Sunday, 19 May 2024
Entertainment“Humiliations” during castings and unforeseen sex scenes... Audrey Fleurot (HPI) recounts her...

“Humiliations” during castings and unforeseen sex scenes… Audrey Fleurot (HPI) recounts her setbacks as a young actress

Back in season 4 of HPI this week, on TF1, Audrey Fleurot recently spoke about the freedom of speech in a world of cinema that mistreats its actresses…

Even recognized actresses struggled at the start of their careers. And it’s not Audrey Fleurot who will say the opposite. The actress, who is in the heyday of TF1 in the television series HPI, back this week for a new 4th season, had already confided in the columns of Paris Match a few years ago that she had a bad experience with the phase of auditions when she was hoping to land a role in her early days. “It wasn’t my thing. I found it very violent. We were put in the worst possible conditions. We had to endure humiliation as if we had to be some kind of warriors. And since I get angry quickly, how proud I am, I slammed the door,” said the actress about her first castings.

Audrey Fleurot was finally spotted through another means: the theater. “I started touring only because people saw me in the theater and offered me projects,” she told the celebrity magazine. In a world of cinema more violent than it seems, she will have personally experienced the transformation of women into objects, ensuring that her red hair has, for example, “for a long time been a handicap” which earned her “seconds – even third roles”.

The actress will not say more about the “humiliations” suffered during castings, but in the midst of the #MeToo wave in the cinema, her statements will be noticed. The recent comments she made, at the end of April this time, still in Paris Match, will certainly be just as true. Audrey Fleurot returned to the condition of young actresses on film sets, with another personal anecdote: a sex scene that she was forced to shoot against her will, even though she was new to the profession. .

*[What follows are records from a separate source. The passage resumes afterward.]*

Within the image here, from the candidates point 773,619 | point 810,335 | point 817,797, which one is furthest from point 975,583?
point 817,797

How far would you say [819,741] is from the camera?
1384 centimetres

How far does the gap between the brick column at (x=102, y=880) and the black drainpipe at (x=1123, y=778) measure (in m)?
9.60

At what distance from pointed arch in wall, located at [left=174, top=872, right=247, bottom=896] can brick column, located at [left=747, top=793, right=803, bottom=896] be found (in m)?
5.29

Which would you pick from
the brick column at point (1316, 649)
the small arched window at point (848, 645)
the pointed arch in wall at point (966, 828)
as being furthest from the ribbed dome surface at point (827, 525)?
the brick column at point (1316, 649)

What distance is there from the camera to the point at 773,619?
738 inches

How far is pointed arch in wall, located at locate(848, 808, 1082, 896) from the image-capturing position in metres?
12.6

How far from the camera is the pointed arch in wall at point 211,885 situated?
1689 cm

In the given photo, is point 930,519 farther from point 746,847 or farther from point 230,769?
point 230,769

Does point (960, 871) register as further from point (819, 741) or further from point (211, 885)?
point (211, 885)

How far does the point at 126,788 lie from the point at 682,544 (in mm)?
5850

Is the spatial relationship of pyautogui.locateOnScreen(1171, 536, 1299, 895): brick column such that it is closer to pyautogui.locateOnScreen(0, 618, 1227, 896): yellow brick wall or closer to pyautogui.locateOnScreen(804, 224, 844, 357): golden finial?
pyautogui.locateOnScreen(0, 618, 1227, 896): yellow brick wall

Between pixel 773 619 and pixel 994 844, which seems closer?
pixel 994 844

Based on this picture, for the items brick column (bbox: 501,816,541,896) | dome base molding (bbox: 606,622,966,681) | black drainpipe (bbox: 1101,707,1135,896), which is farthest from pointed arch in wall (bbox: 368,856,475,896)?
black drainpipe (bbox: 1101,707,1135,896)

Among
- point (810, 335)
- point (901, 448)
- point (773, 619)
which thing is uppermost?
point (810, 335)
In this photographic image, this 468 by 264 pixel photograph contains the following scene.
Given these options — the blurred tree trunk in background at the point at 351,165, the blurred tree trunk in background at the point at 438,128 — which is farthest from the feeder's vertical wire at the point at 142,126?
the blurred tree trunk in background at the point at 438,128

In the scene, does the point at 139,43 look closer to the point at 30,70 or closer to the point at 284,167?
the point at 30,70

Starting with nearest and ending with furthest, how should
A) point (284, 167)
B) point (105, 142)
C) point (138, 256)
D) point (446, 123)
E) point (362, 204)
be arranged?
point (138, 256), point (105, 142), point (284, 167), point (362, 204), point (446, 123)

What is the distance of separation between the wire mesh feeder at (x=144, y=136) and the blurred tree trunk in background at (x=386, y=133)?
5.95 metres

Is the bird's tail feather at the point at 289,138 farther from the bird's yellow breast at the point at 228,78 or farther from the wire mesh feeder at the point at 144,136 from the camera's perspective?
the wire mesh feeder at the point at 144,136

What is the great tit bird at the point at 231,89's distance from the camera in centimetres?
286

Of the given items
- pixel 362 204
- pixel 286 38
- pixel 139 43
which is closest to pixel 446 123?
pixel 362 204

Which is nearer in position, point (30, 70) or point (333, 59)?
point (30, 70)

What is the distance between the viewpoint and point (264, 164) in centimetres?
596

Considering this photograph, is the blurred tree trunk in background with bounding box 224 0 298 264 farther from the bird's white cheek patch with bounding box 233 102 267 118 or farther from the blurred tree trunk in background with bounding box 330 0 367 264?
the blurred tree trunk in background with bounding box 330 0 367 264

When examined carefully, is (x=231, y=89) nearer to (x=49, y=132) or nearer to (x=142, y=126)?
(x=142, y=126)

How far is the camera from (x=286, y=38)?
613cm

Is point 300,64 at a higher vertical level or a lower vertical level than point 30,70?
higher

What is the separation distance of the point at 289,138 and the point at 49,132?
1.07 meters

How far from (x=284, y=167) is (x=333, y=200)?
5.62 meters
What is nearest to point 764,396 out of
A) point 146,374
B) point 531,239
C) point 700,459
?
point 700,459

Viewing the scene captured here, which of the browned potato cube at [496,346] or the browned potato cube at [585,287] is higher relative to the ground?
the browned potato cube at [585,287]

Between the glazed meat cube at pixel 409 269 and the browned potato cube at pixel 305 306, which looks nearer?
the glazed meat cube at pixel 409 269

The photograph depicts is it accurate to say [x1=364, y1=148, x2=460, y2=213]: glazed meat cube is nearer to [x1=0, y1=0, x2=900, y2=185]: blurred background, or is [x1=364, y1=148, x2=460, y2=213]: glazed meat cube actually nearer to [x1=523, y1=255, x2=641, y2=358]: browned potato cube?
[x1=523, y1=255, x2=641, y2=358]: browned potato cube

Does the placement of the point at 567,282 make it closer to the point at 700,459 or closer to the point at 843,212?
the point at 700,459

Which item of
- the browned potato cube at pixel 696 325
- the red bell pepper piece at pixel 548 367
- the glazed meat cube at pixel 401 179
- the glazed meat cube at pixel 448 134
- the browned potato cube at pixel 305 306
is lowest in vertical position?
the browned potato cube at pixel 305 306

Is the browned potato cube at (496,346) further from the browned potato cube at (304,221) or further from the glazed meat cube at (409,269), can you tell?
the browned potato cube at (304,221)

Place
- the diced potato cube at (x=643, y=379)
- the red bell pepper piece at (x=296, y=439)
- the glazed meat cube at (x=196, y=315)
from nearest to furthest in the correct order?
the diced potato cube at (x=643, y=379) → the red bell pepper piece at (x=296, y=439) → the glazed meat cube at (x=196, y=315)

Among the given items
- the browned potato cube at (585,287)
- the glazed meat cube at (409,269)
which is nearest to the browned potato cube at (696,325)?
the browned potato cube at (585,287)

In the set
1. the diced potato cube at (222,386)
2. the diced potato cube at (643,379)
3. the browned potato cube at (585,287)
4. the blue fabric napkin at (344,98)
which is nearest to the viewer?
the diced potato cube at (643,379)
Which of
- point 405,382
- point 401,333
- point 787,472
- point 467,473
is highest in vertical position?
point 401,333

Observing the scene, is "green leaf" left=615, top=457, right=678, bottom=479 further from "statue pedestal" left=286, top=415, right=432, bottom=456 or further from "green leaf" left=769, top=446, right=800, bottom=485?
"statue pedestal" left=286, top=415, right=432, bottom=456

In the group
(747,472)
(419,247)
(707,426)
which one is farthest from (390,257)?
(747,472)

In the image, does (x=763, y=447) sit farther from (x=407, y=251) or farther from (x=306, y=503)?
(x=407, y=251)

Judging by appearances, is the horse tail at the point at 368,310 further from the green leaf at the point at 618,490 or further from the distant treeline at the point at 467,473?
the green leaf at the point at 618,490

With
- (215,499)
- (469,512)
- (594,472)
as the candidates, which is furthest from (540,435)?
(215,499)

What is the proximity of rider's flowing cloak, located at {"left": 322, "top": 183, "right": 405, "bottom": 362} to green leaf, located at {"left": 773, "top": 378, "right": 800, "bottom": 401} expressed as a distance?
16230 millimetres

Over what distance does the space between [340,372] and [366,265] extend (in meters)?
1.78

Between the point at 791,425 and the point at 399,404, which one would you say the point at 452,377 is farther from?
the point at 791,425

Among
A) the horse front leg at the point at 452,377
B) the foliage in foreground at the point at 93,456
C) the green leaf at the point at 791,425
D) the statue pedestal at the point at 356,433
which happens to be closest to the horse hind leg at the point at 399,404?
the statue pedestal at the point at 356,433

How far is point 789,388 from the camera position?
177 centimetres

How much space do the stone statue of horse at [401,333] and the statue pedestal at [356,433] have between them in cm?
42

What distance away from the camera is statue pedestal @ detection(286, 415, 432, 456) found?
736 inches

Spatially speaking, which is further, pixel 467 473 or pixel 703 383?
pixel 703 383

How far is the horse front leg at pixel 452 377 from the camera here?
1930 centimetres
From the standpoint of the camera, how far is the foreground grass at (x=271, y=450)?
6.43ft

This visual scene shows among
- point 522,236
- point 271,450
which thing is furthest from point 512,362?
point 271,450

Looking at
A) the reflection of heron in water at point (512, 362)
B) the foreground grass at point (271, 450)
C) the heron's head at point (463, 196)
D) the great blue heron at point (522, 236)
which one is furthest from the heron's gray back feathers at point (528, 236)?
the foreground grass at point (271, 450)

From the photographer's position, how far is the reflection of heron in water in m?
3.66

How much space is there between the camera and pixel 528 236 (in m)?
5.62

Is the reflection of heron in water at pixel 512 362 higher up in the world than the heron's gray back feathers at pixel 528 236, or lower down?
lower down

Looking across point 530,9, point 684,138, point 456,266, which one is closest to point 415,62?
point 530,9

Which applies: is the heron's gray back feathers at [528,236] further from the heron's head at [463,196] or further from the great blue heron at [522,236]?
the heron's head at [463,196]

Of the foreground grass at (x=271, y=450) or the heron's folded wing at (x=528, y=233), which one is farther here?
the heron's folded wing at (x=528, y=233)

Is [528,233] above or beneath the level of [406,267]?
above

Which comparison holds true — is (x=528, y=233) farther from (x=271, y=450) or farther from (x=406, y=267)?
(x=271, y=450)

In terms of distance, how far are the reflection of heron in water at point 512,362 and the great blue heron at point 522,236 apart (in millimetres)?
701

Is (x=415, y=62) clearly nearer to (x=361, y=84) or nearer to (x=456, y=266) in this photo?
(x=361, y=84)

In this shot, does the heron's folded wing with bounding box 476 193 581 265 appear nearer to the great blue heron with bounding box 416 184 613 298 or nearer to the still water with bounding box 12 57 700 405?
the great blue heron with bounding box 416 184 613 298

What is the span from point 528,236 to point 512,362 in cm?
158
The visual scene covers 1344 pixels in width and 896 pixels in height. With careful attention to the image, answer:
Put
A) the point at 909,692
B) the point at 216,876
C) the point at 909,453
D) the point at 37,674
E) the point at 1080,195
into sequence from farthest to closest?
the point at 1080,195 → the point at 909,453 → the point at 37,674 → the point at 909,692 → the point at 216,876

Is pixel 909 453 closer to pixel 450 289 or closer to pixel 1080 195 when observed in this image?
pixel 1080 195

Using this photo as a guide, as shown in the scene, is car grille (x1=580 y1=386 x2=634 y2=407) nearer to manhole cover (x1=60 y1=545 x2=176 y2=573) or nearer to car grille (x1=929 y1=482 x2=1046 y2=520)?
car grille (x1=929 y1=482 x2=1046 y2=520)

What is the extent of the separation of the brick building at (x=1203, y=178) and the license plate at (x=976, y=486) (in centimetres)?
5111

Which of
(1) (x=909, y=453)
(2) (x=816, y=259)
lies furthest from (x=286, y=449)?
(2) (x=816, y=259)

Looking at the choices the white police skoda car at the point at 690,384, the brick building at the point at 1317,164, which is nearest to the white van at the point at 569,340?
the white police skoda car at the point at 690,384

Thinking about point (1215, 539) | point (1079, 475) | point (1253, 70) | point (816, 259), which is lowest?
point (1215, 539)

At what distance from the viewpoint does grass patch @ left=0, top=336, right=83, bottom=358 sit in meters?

“I am lucky not to have been the victim of aggression within my profession, but I have been confronted, like everyone else, with abuse of power or questions about my professionalism,” said she told the magazine. “When you are a young actress, you don’t really know what you are entitled, or not, to ask of yourself. Once, I had the feeling that something was being stolen from me and I swore to myself that it would wouldn’t happen to me again,” she added.

If she did not reveal the film and the director in question, the main actress of HPI described how the trap closed on her at the time. “A director had not explained to me the nature of a sequence, and I realized at the last moment that it was a sex scene. Faced with my reluctance, he asked me: ‘T’ Are you an actress or are you not an actress?’ And added: “I was at the back of the wall, with no one to help me. I gave up, but I was in a lot of trouble when I got home.”

Audrey Fleurot says she explained this “balance of power” the next day with the director and is delighted with the liberation of speech underway in the world of cinema, which “today allows young people to decide where they want to set the limits.